What the exercise asks
Reproduce verbatim everything in the entries below from the line containing "What exact distance" down to the final line of the entries, with both ends included.

Given data
** start **
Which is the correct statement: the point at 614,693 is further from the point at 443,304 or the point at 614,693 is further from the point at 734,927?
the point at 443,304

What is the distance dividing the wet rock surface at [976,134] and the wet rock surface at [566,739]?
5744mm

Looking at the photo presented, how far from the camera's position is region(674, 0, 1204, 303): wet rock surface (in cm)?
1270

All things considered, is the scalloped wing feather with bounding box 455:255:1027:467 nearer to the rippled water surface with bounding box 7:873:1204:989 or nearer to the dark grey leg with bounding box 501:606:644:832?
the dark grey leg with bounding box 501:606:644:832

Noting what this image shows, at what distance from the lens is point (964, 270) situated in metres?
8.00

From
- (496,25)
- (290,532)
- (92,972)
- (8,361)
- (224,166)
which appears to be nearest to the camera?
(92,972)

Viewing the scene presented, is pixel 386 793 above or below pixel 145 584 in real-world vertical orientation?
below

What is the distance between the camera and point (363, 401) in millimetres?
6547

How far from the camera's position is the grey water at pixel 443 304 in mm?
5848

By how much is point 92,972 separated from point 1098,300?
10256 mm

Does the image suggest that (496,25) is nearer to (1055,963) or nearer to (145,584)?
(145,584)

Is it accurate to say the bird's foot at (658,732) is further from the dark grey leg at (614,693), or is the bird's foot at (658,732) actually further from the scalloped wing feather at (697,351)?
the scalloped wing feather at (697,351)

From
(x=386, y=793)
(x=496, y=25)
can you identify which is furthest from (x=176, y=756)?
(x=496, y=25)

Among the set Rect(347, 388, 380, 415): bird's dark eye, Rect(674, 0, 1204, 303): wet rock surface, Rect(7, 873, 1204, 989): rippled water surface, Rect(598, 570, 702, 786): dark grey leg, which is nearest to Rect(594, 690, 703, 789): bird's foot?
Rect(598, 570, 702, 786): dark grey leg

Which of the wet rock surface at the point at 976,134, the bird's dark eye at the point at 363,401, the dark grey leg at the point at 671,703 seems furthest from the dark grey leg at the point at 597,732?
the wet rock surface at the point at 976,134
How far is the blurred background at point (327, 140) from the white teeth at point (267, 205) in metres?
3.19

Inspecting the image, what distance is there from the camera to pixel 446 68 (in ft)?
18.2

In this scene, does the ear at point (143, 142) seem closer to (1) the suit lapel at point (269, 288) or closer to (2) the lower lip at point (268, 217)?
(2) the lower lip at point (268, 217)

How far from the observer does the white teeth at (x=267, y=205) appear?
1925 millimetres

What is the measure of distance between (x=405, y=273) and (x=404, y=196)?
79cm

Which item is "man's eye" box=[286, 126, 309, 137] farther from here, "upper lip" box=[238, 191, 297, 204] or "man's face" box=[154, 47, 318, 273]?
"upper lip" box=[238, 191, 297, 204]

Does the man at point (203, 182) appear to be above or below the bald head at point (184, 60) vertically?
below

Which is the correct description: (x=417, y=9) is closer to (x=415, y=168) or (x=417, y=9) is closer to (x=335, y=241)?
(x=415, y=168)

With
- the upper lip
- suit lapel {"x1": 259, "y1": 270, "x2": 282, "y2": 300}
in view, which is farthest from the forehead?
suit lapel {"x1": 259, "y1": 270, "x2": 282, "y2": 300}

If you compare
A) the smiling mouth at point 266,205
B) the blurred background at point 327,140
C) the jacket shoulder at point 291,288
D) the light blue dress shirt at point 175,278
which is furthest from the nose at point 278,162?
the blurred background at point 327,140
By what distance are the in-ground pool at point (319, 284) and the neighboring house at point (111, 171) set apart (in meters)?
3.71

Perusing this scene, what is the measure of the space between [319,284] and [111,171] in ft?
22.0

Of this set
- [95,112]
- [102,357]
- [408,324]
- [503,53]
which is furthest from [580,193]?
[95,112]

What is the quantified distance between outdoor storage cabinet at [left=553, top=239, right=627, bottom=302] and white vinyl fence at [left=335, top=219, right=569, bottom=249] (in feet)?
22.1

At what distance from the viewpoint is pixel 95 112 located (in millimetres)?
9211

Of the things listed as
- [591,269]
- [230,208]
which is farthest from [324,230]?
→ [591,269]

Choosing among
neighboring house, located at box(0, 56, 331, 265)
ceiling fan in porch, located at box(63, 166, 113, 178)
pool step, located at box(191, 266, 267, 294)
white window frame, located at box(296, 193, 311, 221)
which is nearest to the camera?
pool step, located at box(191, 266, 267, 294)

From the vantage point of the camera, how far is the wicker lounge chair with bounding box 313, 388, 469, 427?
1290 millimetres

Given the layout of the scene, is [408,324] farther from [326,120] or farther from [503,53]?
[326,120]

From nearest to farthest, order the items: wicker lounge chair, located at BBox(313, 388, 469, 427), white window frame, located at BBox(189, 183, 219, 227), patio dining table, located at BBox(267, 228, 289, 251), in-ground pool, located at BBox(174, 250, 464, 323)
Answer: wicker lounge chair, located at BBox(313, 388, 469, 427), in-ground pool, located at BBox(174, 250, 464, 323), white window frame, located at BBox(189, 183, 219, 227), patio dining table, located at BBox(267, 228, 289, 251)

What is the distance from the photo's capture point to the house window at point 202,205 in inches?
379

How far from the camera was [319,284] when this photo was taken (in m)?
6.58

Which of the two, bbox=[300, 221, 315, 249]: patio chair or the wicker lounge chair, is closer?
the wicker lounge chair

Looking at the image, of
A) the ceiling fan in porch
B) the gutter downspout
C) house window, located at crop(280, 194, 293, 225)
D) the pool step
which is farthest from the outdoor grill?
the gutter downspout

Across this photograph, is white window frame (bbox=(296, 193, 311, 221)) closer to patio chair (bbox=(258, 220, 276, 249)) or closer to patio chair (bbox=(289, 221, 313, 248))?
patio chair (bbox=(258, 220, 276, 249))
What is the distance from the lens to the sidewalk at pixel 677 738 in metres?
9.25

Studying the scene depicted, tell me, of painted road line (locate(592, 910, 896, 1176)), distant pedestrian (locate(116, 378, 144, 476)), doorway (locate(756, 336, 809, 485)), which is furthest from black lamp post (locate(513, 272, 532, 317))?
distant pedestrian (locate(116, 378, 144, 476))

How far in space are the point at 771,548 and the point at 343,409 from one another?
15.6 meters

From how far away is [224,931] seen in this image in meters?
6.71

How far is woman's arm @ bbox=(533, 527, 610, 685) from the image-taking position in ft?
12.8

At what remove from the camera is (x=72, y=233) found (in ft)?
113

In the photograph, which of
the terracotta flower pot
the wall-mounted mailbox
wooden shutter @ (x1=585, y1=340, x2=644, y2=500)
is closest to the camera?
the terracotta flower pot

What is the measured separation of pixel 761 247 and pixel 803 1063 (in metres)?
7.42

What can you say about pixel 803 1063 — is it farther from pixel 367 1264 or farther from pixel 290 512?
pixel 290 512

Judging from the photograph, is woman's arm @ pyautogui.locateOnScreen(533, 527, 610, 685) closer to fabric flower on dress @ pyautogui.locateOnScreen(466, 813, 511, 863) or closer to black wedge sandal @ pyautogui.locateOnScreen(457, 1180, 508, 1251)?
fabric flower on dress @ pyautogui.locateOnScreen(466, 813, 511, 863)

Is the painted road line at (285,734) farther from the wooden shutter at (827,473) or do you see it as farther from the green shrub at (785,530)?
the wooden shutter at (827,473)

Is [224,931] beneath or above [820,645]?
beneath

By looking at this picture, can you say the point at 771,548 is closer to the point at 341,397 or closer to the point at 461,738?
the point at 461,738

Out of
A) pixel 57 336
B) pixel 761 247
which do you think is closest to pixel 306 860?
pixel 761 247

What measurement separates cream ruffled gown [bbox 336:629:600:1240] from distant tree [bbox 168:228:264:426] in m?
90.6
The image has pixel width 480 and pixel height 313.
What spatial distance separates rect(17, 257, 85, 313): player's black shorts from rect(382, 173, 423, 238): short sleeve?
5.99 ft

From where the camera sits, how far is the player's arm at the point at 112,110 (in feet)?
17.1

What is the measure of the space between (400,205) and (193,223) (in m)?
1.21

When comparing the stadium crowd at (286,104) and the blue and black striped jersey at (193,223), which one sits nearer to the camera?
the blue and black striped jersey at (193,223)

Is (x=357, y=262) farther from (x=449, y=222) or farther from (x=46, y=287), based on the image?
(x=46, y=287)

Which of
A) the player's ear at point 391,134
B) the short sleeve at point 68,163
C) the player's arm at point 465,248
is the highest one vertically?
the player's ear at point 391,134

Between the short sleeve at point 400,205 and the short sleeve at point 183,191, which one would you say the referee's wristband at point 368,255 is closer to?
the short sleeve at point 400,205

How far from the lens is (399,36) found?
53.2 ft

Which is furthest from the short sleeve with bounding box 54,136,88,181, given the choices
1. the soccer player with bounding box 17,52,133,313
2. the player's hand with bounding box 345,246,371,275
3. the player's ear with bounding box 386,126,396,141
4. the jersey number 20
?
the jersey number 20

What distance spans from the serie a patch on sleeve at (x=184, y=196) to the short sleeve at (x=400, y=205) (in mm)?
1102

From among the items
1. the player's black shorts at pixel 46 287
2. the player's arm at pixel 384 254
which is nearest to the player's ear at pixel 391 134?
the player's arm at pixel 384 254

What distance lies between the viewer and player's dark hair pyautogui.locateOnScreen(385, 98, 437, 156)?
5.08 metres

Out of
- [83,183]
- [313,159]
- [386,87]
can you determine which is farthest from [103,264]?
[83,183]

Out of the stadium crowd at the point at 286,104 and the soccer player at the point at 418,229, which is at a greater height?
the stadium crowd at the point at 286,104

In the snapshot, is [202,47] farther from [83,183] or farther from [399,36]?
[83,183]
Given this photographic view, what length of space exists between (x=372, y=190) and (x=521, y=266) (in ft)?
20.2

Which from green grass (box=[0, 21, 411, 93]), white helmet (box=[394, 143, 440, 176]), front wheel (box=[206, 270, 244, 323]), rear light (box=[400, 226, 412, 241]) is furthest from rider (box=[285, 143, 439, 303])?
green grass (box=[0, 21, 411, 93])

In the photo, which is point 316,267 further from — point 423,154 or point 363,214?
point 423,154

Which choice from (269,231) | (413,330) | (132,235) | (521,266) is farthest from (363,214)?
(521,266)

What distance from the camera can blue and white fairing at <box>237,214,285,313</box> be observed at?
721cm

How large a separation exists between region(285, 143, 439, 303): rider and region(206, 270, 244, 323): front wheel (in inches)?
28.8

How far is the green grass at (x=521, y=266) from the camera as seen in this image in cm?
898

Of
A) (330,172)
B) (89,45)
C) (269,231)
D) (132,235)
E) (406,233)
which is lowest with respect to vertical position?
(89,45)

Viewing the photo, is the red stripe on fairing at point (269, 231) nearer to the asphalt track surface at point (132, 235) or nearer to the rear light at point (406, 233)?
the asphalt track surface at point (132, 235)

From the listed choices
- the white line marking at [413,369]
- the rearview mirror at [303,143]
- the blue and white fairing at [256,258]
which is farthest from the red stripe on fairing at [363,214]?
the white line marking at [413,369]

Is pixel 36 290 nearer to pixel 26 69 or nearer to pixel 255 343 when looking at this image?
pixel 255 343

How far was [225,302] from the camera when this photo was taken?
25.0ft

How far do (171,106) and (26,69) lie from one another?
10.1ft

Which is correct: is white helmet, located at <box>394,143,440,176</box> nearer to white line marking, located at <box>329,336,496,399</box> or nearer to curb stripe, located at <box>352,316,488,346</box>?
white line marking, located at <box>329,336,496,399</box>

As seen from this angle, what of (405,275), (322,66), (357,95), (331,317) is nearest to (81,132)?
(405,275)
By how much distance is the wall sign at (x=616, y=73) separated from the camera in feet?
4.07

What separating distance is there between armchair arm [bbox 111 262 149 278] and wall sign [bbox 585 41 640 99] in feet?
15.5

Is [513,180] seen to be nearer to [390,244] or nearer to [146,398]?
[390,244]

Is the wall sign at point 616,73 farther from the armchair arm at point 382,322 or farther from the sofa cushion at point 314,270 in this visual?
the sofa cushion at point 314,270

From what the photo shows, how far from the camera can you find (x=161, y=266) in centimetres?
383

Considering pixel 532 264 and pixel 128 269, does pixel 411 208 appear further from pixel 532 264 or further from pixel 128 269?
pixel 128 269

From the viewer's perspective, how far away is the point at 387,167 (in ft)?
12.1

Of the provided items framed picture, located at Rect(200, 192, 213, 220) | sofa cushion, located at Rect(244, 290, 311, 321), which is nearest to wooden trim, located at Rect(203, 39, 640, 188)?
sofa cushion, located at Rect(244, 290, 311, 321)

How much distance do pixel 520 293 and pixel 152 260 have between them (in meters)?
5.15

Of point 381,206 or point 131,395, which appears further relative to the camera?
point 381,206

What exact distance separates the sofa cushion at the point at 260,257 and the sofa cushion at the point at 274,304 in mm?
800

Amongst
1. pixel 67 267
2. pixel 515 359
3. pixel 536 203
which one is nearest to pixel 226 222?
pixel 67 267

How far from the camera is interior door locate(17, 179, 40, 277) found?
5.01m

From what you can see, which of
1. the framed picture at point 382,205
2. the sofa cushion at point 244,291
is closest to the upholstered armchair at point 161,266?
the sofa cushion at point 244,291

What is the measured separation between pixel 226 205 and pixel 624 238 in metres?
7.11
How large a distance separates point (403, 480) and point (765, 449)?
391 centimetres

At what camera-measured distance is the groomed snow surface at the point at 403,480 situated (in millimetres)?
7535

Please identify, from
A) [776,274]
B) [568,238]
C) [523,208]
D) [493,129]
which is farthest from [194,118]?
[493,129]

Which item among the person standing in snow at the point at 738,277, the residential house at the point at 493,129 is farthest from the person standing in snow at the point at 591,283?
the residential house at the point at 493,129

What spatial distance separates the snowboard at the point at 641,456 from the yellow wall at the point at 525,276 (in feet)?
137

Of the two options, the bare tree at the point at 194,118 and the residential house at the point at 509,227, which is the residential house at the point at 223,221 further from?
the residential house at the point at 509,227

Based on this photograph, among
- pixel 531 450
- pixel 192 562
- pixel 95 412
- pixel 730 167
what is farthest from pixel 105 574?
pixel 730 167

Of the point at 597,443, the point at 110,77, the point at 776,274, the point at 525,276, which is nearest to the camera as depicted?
** end **
Reply
What exact distance separates the sofa cushion at the point at 260,257 and the sofa cushion at the point at 274,304 in mm?
800

Amongst
1. pixel 67 267
2. pixel 515 359
3. pixel 536 203
which one is nearest to pixel 226 222?
pixel 67 267

How far from the camera is interior door locate(17, 179, 40, 277) found?
5.01m

From what you can see, which of
1. the framed picture at point 382,205
2. the sofa cushion at point 244,291
is closest to the upholstered armchair at point 161,266?
the sofa cushion at point 244,291

What is the measured separation between pixel 226 205 and pixel 624 238 in metres?
7.11
How large a distance separates point (403, 480) and point (765, 449)?
391 centimetres

At what camera-measured distance is the groomed snow surface at the point at 403,480 situated (in millimetres)?
7535

Please identify, from
A) [776,274]
B) [568,238]
C) [523,208]
D) [493,129]
which is farthest from [194,118]?
[493,129]

Which item among the person standing in snow at the point at 738,277, the residential house at the point at 493,129 is farthest from the person standing in snow at the point at 591,283?
the residential house at the point at 493,129

What spatial distance separates the snowboard at the point at 641,456 from the yellow wall at the point at 525,276 (in feet)?
137

Of the two options, the bare tree at the point at 194,118 and the residential house at the point at 509,227, which is the residential house at the point at 223,221 further from?
the residential house at the point at 509,227

Based on this photograph, among
- pixel 531 450
- pixel 192 562
- pixel 95 412
- pixel 730 167
what is farthest from pixel 105 574?
pixel 730 167

Of the point at 597,443, the point at 110,77, the point at 776,274, the point at 525,276, which is nearest to the camera as depicted?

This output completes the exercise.